23 July 2009

The fight against aging: a new approach to an old problem

Protein that slows down the aging process of tissues has been identifiedDmitry Safin, Compulenta
A group of researchers from Singapore and the USA presented a detailed description of the protein p38MAPK (p38 mitogen-activated protein kinase), which, as it turned out, has an indirect effect on the aging process.

The authors of the work were able to establish that this protein regulates the functioning of another protein — p16, the connection of which with the aging process of tissues was shown earlier.

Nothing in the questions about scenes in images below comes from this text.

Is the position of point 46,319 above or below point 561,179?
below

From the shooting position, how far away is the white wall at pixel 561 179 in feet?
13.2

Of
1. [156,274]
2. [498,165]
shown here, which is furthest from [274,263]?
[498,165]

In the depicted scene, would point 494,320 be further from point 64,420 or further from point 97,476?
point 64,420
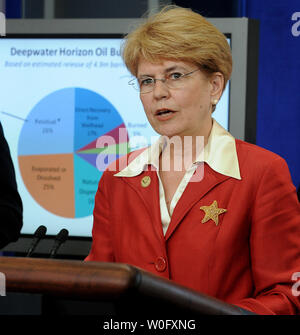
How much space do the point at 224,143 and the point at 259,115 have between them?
1680 mm

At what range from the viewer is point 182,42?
55.4 inches

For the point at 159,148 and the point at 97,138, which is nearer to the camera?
the point at 159,148

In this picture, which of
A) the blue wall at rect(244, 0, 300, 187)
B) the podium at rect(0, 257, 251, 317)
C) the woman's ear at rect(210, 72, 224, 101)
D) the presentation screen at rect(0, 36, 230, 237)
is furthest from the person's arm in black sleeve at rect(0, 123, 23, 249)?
the blue wall at rect(244, 0, 300, 187)

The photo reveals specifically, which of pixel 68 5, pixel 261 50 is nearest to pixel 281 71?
pixel 261 50

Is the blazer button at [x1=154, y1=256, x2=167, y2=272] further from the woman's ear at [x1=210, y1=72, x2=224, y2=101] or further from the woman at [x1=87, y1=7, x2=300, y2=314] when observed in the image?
the woman's ear at [x1=210, y1=72, x2=224, y2=101]

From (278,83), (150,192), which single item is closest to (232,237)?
(150,192)

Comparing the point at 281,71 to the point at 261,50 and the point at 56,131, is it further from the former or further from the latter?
the point at 56,131

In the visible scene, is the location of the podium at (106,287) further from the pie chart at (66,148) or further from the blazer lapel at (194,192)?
the pie chart at (66,148)

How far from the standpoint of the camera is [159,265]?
1.42 meters

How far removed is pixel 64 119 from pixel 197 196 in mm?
1358

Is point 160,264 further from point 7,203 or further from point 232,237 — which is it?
point 7,203

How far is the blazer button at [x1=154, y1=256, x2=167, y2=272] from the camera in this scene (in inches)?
55.8

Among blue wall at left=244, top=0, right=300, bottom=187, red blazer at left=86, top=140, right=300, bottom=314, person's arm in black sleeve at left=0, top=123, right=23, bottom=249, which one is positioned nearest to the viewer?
red blazer at left=86, top=140, right=300, bottom=314

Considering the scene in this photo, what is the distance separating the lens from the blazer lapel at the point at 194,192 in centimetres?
143
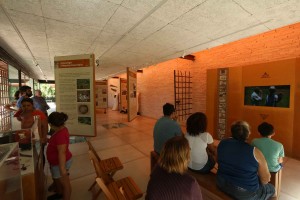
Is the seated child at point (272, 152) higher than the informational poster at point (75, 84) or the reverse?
the reverse

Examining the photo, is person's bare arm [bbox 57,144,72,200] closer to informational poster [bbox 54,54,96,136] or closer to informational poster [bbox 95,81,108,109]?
informational poster [bbox 54,54,96,136]

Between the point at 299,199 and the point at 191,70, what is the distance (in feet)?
17.4

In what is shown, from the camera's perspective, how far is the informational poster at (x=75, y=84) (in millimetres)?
4207

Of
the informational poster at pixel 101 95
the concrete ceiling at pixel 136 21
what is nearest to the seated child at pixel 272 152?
the concrete ceiling at pixel 136 21

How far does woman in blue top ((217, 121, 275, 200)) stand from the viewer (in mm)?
1525

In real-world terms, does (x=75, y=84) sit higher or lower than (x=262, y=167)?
higher

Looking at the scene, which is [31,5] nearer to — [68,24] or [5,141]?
[68,24]

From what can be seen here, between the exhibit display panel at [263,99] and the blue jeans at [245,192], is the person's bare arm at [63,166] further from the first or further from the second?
the exhibit display panel at [263,99]

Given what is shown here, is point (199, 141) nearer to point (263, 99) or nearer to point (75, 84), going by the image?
point (263, 99)

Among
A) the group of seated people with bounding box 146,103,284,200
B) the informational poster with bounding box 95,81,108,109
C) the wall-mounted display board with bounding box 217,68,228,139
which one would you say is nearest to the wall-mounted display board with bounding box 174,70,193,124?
the wall-mounted display board with bounding box 217,68,228,139

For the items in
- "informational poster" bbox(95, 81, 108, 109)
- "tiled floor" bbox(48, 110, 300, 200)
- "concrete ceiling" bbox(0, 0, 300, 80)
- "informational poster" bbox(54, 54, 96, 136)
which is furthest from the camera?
"informational poster" bbox(95, 81, 108, 109)

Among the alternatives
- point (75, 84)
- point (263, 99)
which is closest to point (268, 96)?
point (263, 99)

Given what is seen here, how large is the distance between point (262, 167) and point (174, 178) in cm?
106

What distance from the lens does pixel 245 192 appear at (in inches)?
61.8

Observing the development of genetically modified mice with reduced p38MAPK activity, scientists noted a slowdown in the aging of some organs, as well as an acceleration of the growth and regeneration of beta cells in special areas of the pancreas - the islets of Langerhans. Beta cells produce insulin; a decrease in the production of this hormone leads to the development of type 2 diabetes mellitus. When the concentration of p38MAPK was artificially overestimated, the growth of beta cells stopped, and the mice developed insulin resistance syndrome.

The solid line on this graph corresponds to the control group of mice, the dotted line corresponds to mice with increased Wip1 activity. The researchers injected both groups with a solution of streptozocin, a substance that destroys beta cells. (Illustration by the authors of the work.)

Since p38MAPK is closely related to the anti-oncogene p16, whose activity should not fall below a certain value, the authors additionally assessed the "safety" of genetic changes in terms of the likelihood of cancer. It turned out that partial inactivation of p38MAPK allows delaying the onset of age-related changes in tissues and does not have a noticeable effect on the functioning of p16.

"Experts have long known that p38MAPK is involved in the development of inflammatory diseases, and clinical trials of some pharmacological methods for limiting the activity of this protein have already begun," said Dmitry Bulavin, lead author of the work, representing the Institute of Molecular and Cellular Biology at the Singapore Agency for Science, Technology and Research. — Probably, similar pharmacological methods can be used in the fight against aging."

By analyzing the natural factors affecting the protein in a living organism, the researchers found that the Wip1 protein has a negative effect on p38MAPK and promotes the restoration of pancreatic functions in aging mice. The fight against aging, as scientists note, can be carried out in this direction.

The full version of the researchers' report is published in the journal Developmental Cell.

Prepared based on the materials of the Agency for Science, Technology and Research (Singapore): Combating Aging: New Insights Into Old Problems.